§ **Records supplied**:
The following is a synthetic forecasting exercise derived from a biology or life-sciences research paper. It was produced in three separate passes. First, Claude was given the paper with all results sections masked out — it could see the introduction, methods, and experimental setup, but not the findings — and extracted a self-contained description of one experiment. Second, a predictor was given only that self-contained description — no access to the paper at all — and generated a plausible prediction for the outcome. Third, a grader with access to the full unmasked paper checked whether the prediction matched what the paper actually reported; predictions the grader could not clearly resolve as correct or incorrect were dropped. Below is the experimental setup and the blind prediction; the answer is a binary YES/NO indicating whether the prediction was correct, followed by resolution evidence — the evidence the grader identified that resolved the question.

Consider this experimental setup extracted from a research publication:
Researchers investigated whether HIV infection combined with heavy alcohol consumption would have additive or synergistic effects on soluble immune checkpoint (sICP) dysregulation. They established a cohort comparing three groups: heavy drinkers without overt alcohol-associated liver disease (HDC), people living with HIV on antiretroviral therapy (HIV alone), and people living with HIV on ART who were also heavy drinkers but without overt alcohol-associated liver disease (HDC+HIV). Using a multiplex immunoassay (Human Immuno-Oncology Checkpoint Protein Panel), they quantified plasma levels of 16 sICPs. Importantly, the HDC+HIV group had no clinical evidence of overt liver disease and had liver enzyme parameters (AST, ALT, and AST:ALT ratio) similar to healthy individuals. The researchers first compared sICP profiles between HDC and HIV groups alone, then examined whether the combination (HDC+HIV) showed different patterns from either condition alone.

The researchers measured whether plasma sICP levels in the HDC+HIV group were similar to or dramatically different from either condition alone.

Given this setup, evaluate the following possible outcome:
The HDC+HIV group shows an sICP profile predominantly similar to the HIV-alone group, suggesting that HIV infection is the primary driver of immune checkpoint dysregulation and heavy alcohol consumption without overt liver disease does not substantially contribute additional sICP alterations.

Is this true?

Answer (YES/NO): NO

§ **Task to carry out**:
Across the whole listing, how many lines contain the string "dysregulation"? Give the number and no more.

§ **Solution to this exercise**:
2